Upset for today..because of the chemistry test on this morning..i have done a lot of mistakes on it.. i shouldn't be like this.. a very simple test, but why i can still make errors..can't even forgive myself..guilty..ok, i'm sure u all will say this is just a small test, take it easy la..maybe..and i also got a unsatisfied marks for my last chem test..Due to my results, it is just one conclusion for me, i need to put more efforts on my study lo.. Never mine, i will be more hardworking.=.=

i am trying my best on my study here...gambateh...

Sunday, December 14, 2008

Update

sorry that i didn't update for a long time..not am i don't wanna to post it but because of the lousy and slow internet connection in this college..i can't really post it:) Haiz..don't know what to say with the poor service here..once i get the better connection, i will try to update again..promise=.=

Sunday, November 30, 2008

Sadness

NOW, the tranquil and peace in my room make me feel more desperate than ever..I have an extremely bad mood for these few days..i'm afraid to be alone in my room since all of my roommates had went back to their home..Something happened to my family members..I'm so astonish to heard about this and i also feel sad that my mum didn't want to tell the truth until the day i dialed back home..grief-stricken..i know why my mum to do so for me and i really can't afford to withstand the sadness..

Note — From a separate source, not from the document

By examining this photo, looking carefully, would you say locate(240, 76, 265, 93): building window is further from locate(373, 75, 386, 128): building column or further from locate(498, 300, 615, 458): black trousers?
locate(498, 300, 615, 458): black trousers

Fortunately, i have a best friend besides me all the time..She is trying to accompany and console me. THANKS for you, ai xin..As a friend, it is enough for me.REALLY..and our PSPM(SEM 1) results will be announced soon on coming tuesday, i hope both of us and all the friends here will get a flying colours results and won't let our parents down..

Hopefully, the incident happened in my family will be the turning point of our lives but not the ending point.. And now, i'm afraid the coming of tommorrow..

GOD bless us..

Friday, November 21, 2008

FULL of dreAMs

梦, 对人的一生是否遥不可及呢?

但,我坚信。。。

只要心中不放弃,
愿望的火种就不会熄灭,
只要持续着努力,
总会有美梦成真的一天。

Full DreAM IS the title that i like the most..Can u imagine that our lives are full with dreams? Whatever it's 'small' or 'big' dreams..When we wanna some of the dreams, hopefully we will try to realize it and make it appears in our lives..so, to get a dream to come true, persistent and hardworking are needed..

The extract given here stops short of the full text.